FileChannel with MappedByteBuffer and byte gets
FileInputStream f = new FileInputStream( name );
FileChannel ch = f.getChannel( );
MappedByteBuffer mb = ch.map( ch.MapMode.READ_ONLY,
    0L, ch.size( ) );
long checkSum = 0L;
while ( mb.hasRemaining( ) )
    checkSum += mb.get( );
FileChannel's map method returns a MappedByteBuffer that memory maps part or all of the file into the address space of the application. This gives more direct access to the file without an intermediate buffer. Call the get() method on MappedByteBuffer to get the next byte.

FileChannel with MappedByteBuffer and byte array gets
FileInputStream f = new FileInputStream( name );
FileChannel ch = f.getChannel( );
MappedByteBuffer mb = ch.map( ch.MapMode.READ_ONLY,
    0L, ch.size( ) );
byte[] barray = new byte[SIZE];
long checkSum = 0L;
int nGet;
while( mb.hasRemaining( ) )
{
    nGet = Math.min( mb.remaining( ), SIZE );
    mb.get( barray, 0, nGet );
    for ( int i=0; i<nGet; i++ )
        checkSum += barray[i];
}And getting arrays of bytes saves method call overhead.

FileReader and BufferedReader
What about FileReader and BufferedReader? Both of these classes read characters, not bytes, so they are not included in these comparisons.

To handle characters, FileReader reads bytes from an internal FileInputStream and decodes them as UTF-8 multi-byte characters. BufferedReader does the same thing by wrapping a Reader and adding an internal buffer. Character decoding takes time, giving worse performance than simpler byte-reading classes.

Benchmarks
All of these approaches were benchmarked reading a 100 Mbyte file from a local disk. To make sure benchmarks included the cost of issuing I/O calls and their OS overhead, I measured wall clock time for the task, not CPU or user time. The results plotted below are from an unloaded Mac with JVM 5, but similar results were found on a Windows PC and JVM 6. The JVM was run with the following options:

java -server -XX:CompileThreshold=2 -XX:+AggressiveOpts -XX:+UseFastAccessorMethods -Xmx1000m Test

The -server option uses larger memory defaults and a parallel garbage collector to improve performance. The -XX:CompileThreshold=2 option forced the JVM to compile methods after just two calls, insuring that compilation occurred early, and not in the middle of the benchmarks. The -XX:+AggressiveOpts option enables fancier optimizations, and -XX:+UseFastAccessorMethods inlines some get() methods. The -Xmx1000m option set a 1Gbyte memory limit so that the largest tests could run easily. Each of these options were tested independently and they all made a difference.

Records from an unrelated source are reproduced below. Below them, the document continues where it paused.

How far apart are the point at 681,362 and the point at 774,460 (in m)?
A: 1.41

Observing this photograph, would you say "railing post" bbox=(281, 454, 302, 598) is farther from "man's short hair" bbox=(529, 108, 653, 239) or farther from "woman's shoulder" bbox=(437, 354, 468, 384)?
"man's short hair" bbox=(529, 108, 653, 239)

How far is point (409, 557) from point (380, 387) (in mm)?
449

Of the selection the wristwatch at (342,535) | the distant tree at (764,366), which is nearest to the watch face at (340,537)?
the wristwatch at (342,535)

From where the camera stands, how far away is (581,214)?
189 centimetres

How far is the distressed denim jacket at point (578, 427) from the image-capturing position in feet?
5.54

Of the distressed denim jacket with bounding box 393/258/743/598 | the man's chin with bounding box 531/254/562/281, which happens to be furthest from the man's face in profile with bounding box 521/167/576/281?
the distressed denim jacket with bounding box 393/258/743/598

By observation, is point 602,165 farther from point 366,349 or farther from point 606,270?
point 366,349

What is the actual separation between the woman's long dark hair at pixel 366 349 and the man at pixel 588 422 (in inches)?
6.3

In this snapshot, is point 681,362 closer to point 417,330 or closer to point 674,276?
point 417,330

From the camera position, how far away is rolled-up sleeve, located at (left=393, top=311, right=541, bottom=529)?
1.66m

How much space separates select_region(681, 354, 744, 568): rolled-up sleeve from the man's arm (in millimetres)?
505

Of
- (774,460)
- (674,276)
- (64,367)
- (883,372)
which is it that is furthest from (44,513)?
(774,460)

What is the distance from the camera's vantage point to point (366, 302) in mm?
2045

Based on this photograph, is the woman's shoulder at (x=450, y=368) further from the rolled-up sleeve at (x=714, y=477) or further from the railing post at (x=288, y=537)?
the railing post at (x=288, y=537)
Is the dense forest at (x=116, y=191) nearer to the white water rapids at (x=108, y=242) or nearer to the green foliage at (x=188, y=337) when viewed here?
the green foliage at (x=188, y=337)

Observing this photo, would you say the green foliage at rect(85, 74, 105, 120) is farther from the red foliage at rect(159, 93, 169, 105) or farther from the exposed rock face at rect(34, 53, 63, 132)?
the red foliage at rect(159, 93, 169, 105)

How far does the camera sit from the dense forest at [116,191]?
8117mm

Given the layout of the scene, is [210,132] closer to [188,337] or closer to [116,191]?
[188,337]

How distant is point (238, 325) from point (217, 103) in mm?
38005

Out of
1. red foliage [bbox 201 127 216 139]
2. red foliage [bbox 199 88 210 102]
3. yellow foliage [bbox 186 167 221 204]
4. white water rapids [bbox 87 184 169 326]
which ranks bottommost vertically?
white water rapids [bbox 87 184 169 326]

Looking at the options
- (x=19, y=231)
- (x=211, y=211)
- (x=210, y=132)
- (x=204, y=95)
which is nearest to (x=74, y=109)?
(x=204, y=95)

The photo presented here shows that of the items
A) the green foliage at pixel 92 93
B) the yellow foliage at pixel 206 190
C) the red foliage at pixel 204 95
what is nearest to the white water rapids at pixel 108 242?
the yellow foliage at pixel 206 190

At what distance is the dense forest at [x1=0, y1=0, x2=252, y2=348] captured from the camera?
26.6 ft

There are three variables to test: the read approach, the internal buffer size (for BufferedInputStream and ByteBuffer), and the read array size. Buffer and array sizes were varied separately and together from 1 byte to 128 Mbytes in size.

Full plot




The cliff on the left is from very slow byte-by-byte reads. The peak is near 600 seconds, or 10 minutes! Over a 100 Mbyte file, that's a dismal 10 Mbytes per minute. For comparison, hard disks themselves can transfer data at better than 40 Mbytes per second.

This is what we expect to see. Issuing an I/O request is very expensive. To avoid this expense, make fewer I/O requests by reading an array of bytes at a time. Even a small array of just 64 bytes dramatically improves performance.

To see more, we need to zoom in to the bottom few seconds of the plot.

Zoomed plot


The curves drops down and level out as we increase the array sizes. By about 8Kbytes the curves flatten. Increasing array sizes further doesn't gain much. This is why BufferedInputStream's default buffer size is 8Kbytes.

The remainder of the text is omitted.